Lagarto parser is designed as a simple content parser. It does not care if content is malformed, neither if the content is HTML, XHTML or XML. As Lagarto does not generates content, there are not many configuration options.
However, Lagarto DOM parser is a different story. As it's main goal is to build a DOM tree and then to generate the content, Lagarto DOM can be configured in many ways.
As Jerry uses Lagarto DOM, all this applies to that tool as well.
LagartoDOMBuilder is Lagarto DOM builder and has few configuration settings that can be used to read and generate HTML, XHTML or XML content.
Defines if tag names and attribute names are case sensitive.

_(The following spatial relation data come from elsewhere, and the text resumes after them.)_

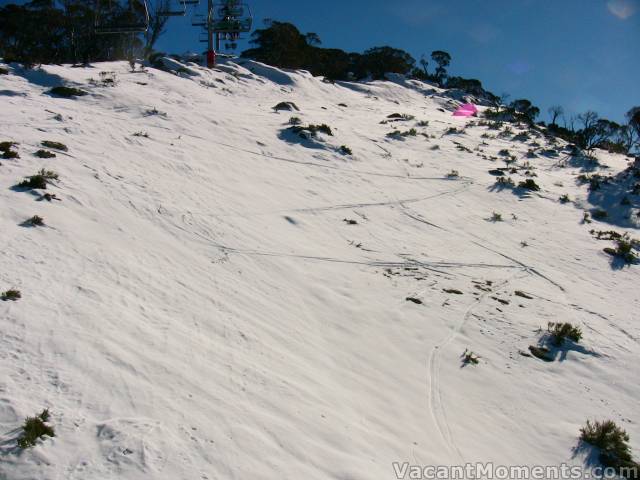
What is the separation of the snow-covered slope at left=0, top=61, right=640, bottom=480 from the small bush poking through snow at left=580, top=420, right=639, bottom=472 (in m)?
0.21

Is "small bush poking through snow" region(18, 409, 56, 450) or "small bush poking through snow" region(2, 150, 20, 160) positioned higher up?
"small bush poking through snow" region(2, 150, 20, 160)

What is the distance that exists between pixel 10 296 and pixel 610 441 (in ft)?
29.1

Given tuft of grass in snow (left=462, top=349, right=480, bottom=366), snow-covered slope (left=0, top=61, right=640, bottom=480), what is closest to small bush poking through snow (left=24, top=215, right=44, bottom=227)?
snow-covered slope (left=0, top=61, right=640, bottom=480)

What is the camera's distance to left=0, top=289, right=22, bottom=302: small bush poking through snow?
5713mm

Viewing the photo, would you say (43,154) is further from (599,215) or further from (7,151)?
(599,215)

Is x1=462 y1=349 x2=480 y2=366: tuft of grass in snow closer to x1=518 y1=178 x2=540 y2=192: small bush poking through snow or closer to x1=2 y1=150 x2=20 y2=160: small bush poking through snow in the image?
x1=2 y1=150 x2=20 y2=160: small bush poking through snow

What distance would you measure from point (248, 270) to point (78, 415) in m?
4.55

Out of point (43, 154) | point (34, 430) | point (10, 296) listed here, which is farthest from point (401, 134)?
point (34, 430)

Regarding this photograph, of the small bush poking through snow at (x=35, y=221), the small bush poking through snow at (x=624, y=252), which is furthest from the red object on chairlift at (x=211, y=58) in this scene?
the small bush poking through snow at (x=624, y=252)

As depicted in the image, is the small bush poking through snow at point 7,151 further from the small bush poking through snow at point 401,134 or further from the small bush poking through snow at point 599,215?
the small bush poking through snow at point 599,215

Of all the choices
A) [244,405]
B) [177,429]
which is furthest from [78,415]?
[244,405]

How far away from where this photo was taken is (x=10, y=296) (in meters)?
5.75

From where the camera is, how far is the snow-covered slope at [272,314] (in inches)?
186

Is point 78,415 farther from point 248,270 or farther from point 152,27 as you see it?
point 152,27
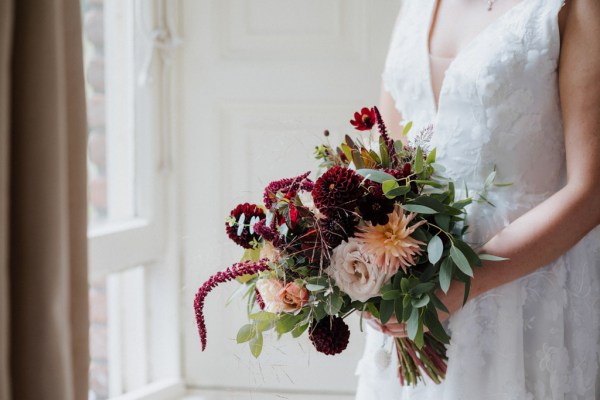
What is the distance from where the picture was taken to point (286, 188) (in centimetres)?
148

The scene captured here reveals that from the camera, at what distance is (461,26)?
67.9 inches

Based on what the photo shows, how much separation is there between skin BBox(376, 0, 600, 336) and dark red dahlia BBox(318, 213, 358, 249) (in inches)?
8.6

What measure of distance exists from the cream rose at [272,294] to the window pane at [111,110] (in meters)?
1.28

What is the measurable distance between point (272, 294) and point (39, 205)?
17.9 inches

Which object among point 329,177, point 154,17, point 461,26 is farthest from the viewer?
point 154,17

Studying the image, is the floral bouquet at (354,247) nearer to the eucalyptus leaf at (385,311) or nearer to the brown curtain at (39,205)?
the eucalyptus leaf at (385,311)

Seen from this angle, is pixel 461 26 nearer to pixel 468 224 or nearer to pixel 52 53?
pixel 468 224

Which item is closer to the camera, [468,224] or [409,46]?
[468,224]

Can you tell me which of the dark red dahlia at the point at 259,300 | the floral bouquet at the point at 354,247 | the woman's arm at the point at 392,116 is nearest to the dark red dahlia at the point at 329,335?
the floral bouquet at the point at 354,247

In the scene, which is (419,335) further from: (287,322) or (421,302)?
(287,322)

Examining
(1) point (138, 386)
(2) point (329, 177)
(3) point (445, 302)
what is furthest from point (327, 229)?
(1) point (138, 386)

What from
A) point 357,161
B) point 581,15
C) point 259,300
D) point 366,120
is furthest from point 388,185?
point 581,15

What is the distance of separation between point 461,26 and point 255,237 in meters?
0.66

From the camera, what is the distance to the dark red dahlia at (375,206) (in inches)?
55.5
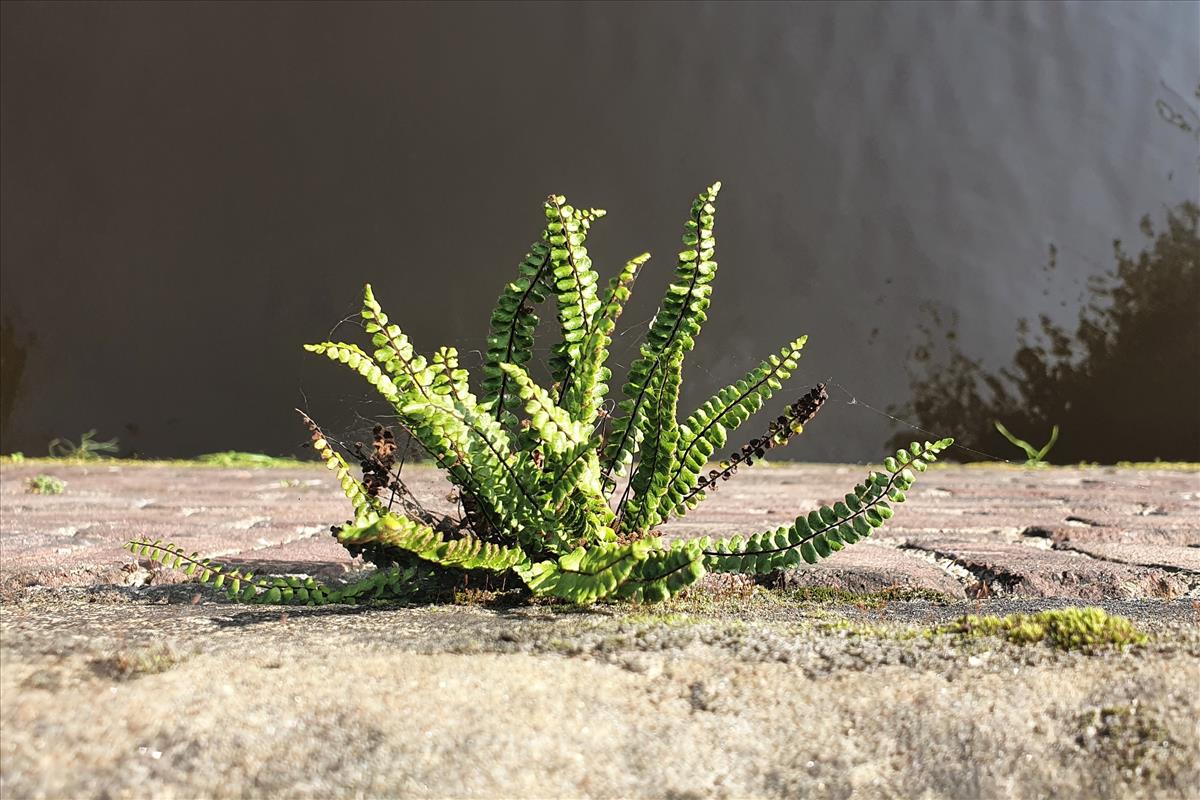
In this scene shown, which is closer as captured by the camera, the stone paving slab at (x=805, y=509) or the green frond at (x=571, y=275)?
the green frond at (x=571, y=275)

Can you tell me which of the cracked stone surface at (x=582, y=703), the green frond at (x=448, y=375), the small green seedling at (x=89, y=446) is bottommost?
the cracked stone surface at (x=582, y=703)

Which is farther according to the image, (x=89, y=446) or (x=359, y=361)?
(x=89, y=446)

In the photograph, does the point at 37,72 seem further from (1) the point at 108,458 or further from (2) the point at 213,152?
(1) the point at 108,458

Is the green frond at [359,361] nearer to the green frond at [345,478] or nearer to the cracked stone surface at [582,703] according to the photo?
the green frond at [345,478]

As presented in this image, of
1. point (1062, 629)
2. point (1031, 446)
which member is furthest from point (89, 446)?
point (1062, 629)

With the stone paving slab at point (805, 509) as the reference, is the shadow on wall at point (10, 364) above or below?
above

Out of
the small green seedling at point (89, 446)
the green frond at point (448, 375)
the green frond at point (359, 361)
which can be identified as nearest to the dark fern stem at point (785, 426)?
the green frond at point (448, 375)

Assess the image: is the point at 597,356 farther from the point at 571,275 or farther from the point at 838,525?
the point at 838,525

Special tags (in Lagarto) are: style, script and xmp. This flag determines if special tags content should be parsed or not - in other words, is it treated as PCDATA or CDATA section. When not parsed, content is simply taken as it is, so using signs like < or & is allowed. Otherwise, the content has to be correctly encoded.
Irrelevant from content type, this flag simply defines if resulting DOM tree should contain comments or not.
List of void elements names. By default, it contains all HTML5 void elements. If set to null, then there are no void elements.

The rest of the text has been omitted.